A tribute to Jay

A few selected tributes to Jay from friends and Buzz staff members will be published in the upcoming days.  The first piece comes from The Buzz Editor in Chief, Ziye Wang, who wrote the article and created the artwork:

The first time I met him was during my weekly Friday night youth group. I was singing to the worship songs when I heard a snicker. And then another, until it became infectious to the group of boys behind me. There was Eric and Stephen and Ben, being their usual selves. What was different about the usual trio was another boy. I recognized him as someone I saw during passing periods. Thinking I wanted nothing to do with their little shenanigans, I put aside the identity of the new boy and continued with listening to the youth group leader. I was so dismissive, I wouldn’t even find out the new boy’s name for months. 

He came to a few more youth group meetings over the summer. Though I talked to him, I did not get to know him. I finally met him in school during a Buzz meeting. We were going through icebreakers, and though I forgot the question, I remember his answer made everyone in the room shake their heads, or crack a smile. To me, he was only there because Eric was there. I don’t know if he had a real passion for journalism, because I never bothered to find out. I deemed him as “Eric’s little friend,” and moved on with my day. The first time he created a lasting impression on me was during the October Buzz meeting. I asked everyone to say their name, their grade, their position, and finally what they would be going as for Halloween.

Eric’s friend answered, “My name is Jay, I’m a Sophomore. And, uh I don’t really have a position. But for Halloween, I think I’m going to wear a box with a door on the front. And when you open the door, I may be wearing a costume. Or I might not.” 

I would later find out that Jay always left an impression on people. The idea of wearing a box with the possibility of nothing underneath sent the room into nervous chatter and lighthearted laughter. I thought the idea was ridiculous, but I couldn’t help but chuckle. 

I had many opportunities to get to see Jay, but I never took up the opportunity to know Jay. It leaves me with so many regrets. What if he came to my youth group seeking hope? What if I was more friendly and opened up to him more during Buzz meetings? His close friends told me that Jay believed no one would really care if he disappeared. With the way I carried myself around him, distant and formal, it’s no wonder he felt that way. 

As I talk with my friends, it seems everyone is neck deep in confusion, grief, sadness. When I try to navigate my emotions, regret is the heaviest weight on my conscience. The only time I was able to do something kind for him was during a Science Olympiad session. He said he was hungry. Since I was already on my way to Tous Les Jour, I offered to buy him a snack. 

I cling to that slice of strawberry cake like a lifeline. That tiny act of kindness was all I offered to a boy as unique, intelligent, and humorous as him. 

Jay’s passing, I hope, will stay with me for the rest of my life. He reminds me to be kind to strangers, to have the courage to love people that I don’t know, and to remember that a war is waging in everyone’s hearts. 

If I could do things over again. I would welcome you with open arms into the youth group. I would talk to you after Buzz meetings, just to check up how you’re doing. I would buy you a whole strawberry cake. I would be willing to offer the world to show that you mattered in my life. 

Rest In Peace, Jay. 

Thank you for teaching me these lessons, and I’m sorry I realized them too late.

--------

WHAT YOU ARE ASKED TO DO
Write out the part of the tribute to Jay between "I cling to that" and "In Peace, Jay.", inclusive. These items have nothing to do with the tribute to Jay.

MATERIAL SHOWN
--------

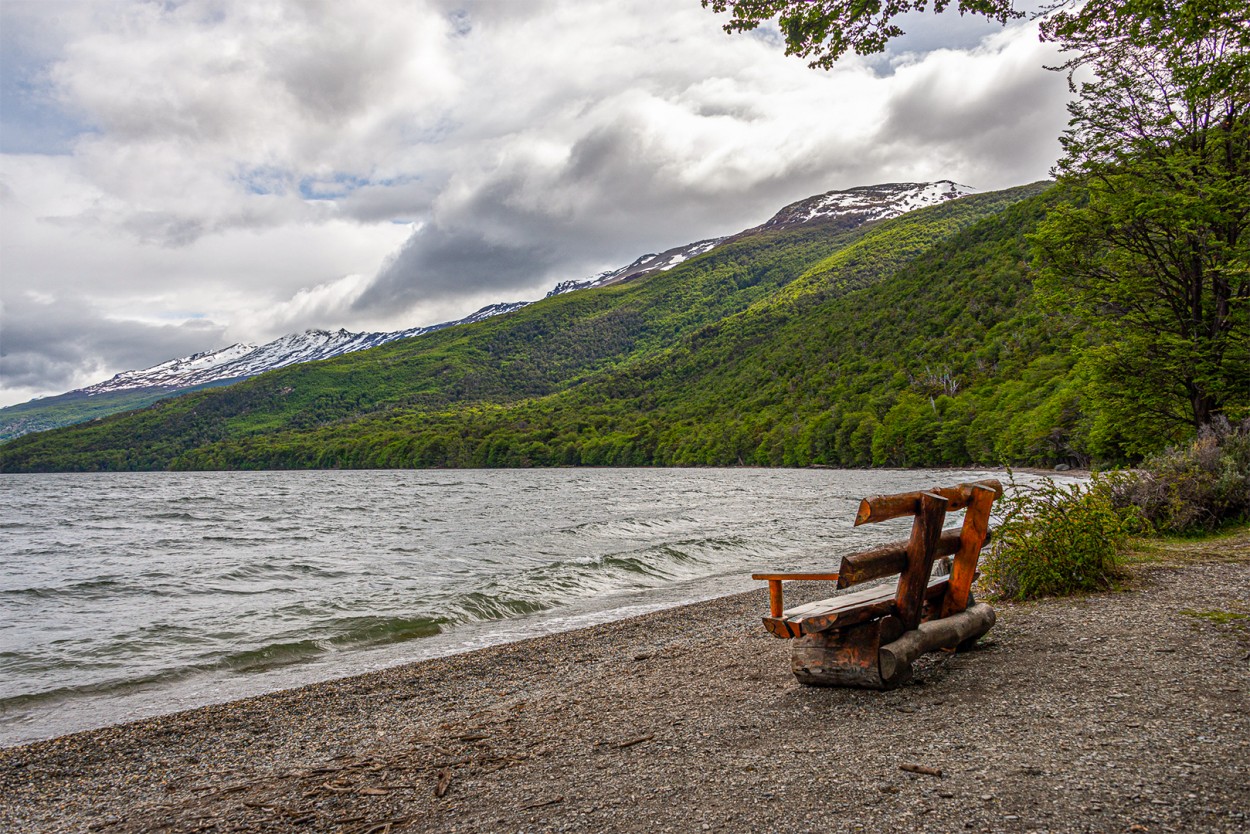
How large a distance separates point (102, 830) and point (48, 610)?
16794 mm

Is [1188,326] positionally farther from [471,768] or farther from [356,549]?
[356,549]

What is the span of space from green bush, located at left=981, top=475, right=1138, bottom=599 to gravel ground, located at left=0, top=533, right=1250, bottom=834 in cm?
60

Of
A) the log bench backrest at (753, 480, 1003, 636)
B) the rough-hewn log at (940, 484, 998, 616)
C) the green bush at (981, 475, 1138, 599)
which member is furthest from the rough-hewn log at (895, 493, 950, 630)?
the green bush at (981, 475, 1138, 599)

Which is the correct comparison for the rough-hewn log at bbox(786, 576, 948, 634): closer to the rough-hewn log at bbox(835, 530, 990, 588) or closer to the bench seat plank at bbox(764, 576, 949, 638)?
the bench seat plank at bbox(764, 576, 949, 638)

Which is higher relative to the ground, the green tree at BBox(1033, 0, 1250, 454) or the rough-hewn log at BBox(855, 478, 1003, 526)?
the green tree at BBox(1033, 0, 1250, 454)

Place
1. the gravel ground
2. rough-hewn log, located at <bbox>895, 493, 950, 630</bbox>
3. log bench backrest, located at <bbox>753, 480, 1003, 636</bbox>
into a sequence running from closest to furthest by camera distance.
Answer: the gravel ground, log bench backrest, located at <bbox>753, 480, 1003, 636</bbox>, rough-hewn log, located at <bbox>895, 493, 950, 630</bbox>

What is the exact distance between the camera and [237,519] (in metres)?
48.5

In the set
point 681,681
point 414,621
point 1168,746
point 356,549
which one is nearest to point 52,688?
point 414,621

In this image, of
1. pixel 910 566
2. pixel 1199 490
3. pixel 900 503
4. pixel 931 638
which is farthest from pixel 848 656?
pixel 1199 490

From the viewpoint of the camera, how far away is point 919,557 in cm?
731

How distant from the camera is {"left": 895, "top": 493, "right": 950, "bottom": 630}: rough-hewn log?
7293mm

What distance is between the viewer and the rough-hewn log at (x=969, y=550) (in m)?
8.13

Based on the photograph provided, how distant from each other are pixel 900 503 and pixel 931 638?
5.22 feet

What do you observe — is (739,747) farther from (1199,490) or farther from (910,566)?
(1199,490)
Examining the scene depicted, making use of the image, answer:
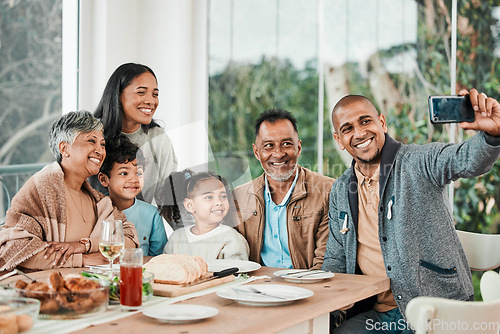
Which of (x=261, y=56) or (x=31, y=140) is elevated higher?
(x=261, y=56)

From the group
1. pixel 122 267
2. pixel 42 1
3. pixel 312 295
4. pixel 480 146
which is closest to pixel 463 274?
pixel 480 146

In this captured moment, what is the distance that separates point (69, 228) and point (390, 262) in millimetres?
1184

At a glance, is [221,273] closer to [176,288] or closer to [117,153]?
[176,288]

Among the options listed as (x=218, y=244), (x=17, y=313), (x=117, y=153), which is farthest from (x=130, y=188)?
(x=17, y=313)

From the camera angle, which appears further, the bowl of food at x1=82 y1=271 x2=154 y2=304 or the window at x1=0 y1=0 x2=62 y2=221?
the window at x1=0 y1=0 x2=62 y2=221

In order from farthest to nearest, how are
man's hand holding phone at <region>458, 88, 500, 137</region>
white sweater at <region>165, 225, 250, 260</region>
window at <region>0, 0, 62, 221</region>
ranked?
window at <region>0, 0, 62, 221</region>
white sweater at <region>165, 225, 250, 260</region>
man's hand holding phone at <region>458, 88, 500, 137</region>

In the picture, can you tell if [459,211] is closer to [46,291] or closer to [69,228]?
[69,228]

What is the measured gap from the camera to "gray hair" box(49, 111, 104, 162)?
2.32 m

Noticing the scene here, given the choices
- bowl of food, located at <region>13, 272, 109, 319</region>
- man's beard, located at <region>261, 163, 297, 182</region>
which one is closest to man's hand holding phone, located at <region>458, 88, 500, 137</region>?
man's beard, located at <region>261, 163, 297, 182</region>

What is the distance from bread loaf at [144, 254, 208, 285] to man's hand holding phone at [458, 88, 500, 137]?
0.91 metres

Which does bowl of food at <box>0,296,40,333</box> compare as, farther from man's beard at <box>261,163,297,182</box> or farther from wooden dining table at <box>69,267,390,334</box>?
man's beard at <box>261,163,297,182</box>

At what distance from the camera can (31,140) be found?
134 inches

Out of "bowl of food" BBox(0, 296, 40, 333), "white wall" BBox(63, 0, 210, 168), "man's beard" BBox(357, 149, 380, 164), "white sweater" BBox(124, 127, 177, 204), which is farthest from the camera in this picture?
"white wall" BBox(63, 0, 210, 168)

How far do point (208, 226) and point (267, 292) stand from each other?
3.10 feet
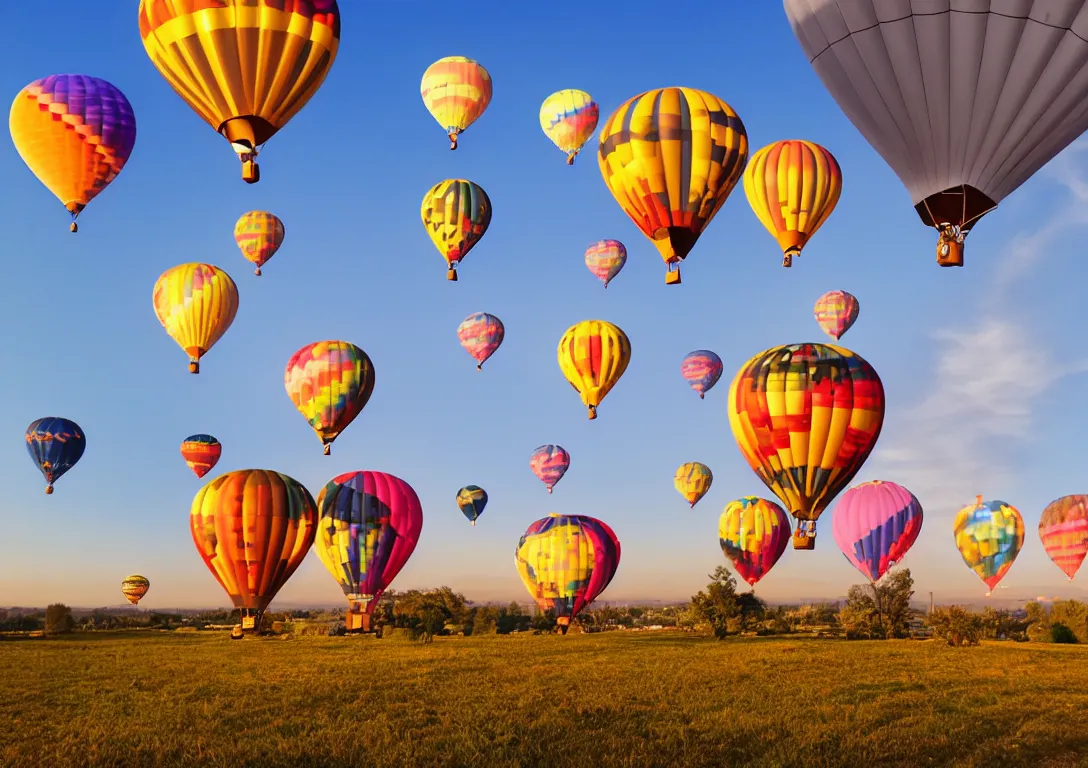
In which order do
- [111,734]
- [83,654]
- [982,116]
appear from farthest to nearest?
[83,654], [982,116], [111,734]

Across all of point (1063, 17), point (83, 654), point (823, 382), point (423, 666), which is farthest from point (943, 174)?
point (83, 654)

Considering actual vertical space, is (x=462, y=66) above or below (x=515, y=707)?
above

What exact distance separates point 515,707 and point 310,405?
20.5m

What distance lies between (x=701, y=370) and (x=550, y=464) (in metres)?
11.8

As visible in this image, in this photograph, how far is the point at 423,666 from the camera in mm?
31719

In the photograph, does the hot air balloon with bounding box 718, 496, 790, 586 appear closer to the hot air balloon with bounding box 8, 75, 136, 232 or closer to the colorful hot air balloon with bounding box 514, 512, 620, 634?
the colorful hot air balloon with bounding box 514, 512, 620, 634

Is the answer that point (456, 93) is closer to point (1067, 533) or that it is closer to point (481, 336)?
point (481, 336)

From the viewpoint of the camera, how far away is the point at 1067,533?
58312 mm

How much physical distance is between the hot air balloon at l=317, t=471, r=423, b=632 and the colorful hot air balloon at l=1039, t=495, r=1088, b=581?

--------

REPLY TO THE TASK
I cling to that slice of strawberry cake like a lifeline. That tiny act of kindness was all I offered to a boy as unique, intelligent, and humorous as him. 

Jay’s passing, I hope, will stay with me for the rest of my life. He reminds me to be kind to strangers, to have the courage to love people that I don’t know, and to remember that a war is waging in everyone’s hearts. 

If I could do things over again. I would welcome you with open arms into the youth group. I would talk to you after Buzz meetings, just to check up how you’re doing. I would buy you a whole strawberry cake. I would be willing to offer the world to show that you mattered in my life. 

Rest In Peace, Jay.